On the first Monday of August, we found out that About.com wanted to fire the recruiters. Since About.com’s plan was to have experts for every guide site, we knew that was a bad idea. There weren’t nearly enough expert categories to cover all the guide sites. Thousands of experts would be need to be recruited. Who would do this if they were gone? That Thursday, Meg and Phil went to New York to try to save the recruiters…
I was on vacation at a family reunion when they returned on Friday with bad news: I was fired. Kathy informed me by e-mail that she, Cindy, and myself were all fired. If I was there, I would have been fired too. Without us, there was nobody left to update the ExpertCentral web site!
When I went in on Monday, I was PISSED OFF! I mean, why wouldn’t I be?! I headed straight for Phil’s office and said, “WHAT THE FUCK?!”
I probably should have quit right there and left them without any way to update their web site, but since I had rent to pay, I opted to stay on for a while. I eventually found that I had until August 31st and had to teach Susan how to update the site.

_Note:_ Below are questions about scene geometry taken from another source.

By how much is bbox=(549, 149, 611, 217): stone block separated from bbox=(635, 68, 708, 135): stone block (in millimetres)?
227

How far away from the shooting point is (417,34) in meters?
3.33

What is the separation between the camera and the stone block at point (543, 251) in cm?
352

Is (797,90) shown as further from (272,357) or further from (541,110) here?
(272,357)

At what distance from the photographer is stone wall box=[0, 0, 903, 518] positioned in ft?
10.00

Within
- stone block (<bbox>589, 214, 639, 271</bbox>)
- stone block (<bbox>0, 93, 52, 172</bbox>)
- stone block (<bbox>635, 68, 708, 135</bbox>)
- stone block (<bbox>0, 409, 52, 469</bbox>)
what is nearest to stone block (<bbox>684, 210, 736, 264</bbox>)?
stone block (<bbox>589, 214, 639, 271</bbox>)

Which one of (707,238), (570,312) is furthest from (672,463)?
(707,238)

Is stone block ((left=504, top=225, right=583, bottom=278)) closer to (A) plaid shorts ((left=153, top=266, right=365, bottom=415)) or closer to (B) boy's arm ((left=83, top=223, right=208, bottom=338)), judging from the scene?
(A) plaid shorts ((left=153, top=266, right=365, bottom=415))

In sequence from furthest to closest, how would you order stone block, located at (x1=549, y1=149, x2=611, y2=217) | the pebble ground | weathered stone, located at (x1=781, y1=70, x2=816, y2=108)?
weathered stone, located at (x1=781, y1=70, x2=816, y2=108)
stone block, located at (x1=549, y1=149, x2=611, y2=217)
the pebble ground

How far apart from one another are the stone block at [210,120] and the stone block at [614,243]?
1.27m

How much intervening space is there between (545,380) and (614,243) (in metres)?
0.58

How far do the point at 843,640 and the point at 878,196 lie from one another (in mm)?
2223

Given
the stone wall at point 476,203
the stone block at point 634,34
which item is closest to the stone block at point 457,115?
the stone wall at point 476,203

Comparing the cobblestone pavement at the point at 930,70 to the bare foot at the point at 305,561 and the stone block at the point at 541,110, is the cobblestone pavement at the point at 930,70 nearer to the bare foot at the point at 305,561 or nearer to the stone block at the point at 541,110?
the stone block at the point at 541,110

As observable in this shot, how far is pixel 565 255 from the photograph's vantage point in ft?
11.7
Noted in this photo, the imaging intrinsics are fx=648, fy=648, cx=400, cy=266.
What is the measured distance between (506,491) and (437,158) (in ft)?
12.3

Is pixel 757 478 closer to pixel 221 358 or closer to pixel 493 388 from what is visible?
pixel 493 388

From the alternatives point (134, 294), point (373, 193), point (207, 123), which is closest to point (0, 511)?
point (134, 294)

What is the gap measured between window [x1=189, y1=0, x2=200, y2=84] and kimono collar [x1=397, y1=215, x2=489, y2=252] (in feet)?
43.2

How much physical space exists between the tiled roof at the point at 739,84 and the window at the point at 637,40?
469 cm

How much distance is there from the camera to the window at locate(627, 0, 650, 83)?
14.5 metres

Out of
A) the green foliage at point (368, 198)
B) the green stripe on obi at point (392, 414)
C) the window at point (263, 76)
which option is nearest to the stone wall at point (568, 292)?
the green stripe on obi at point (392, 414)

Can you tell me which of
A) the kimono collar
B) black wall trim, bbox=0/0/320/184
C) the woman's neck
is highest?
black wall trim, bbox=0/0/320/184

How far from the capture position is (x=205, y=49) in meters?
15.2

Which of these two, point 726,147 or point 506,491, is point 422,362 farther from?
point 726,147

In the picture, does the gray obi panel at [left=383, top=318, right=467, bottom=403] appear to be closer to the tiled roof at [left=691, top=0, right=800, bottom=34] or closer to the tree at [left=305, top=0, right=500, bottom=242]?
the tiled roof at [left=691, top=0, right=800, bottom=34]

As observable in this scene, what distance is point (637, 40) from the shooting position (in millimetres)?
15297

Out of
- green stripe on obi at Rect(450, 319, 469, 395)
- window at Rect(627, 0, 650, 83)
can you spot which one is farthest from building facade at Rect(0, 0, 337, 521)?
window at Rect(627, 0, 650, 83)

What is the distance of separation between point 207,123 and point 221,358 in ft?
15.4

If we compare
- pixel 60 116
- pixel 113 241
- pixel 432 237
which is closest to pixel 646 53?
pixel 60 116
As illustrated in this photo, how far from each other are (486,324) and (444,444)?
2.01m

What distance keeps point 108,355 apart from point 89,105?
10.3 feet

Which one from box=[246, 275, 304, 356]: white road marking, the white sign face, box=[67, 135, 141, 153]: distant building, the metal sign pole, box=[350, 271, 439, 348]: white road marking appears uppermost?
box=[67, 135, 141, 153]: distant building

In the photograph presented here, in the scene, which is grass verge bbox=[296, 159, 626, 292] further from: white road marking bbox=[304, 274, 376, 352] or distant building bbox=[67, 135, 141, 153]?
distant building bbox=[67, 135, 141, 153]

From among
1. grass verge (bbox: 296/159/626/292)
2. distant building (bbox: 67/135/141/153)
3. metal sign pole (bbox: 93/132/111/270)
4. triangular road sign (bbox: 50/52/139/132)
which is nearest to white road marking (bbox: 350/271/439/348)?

When Eric returned from vacation, he was “encouraged to resign”. Jaime saw the writing on the wall and quit on his own. (It’s a BAD sign when a web site fires their web development staff. Bad enough to appear on FuckedCompany.com.)
Less than a week after my last day, on Wednesday, September 6, they fired everyone else…including someone who was five months pregnant! Apparently they convinced Steve Gordon to stay on with About.com at the expense of all the jobs at ExpertCentral.
That night, ExpertCentral sent out an e-mail encouraging experts to sign up with AllExperts.com. The flaw in their plan is that the URL they provided allowed experts to enter their own experience! “You’re ‘Platinum’ with 150 questions and 5 stars? Okay! If you say so!”
Later in the news, About.com claimed that there were “acquisition duplications”. This is a big ol’ lie since the actual acquisition was NINE MONTHSÂ earlier. There was no duplication at all, except for Steve Gordon himself since he was the only person running AllExperts. They also said, “We were trying to do [our] best by everybody up there.” How so? By firing us? Except for three people, EVERYONE was fired with no other option available.
About.com purchased eight companies in the last year. I worked for two of them. Neither exist anymore, neither company’s technology is being used anywhere, both offices were vacated, and only three employees who worked for those companies still work for About.com. What kind of acquisition strategy is that? Sounds like a damn stupid one to me.
Do the world a favor. Boycott About.com. Thank you.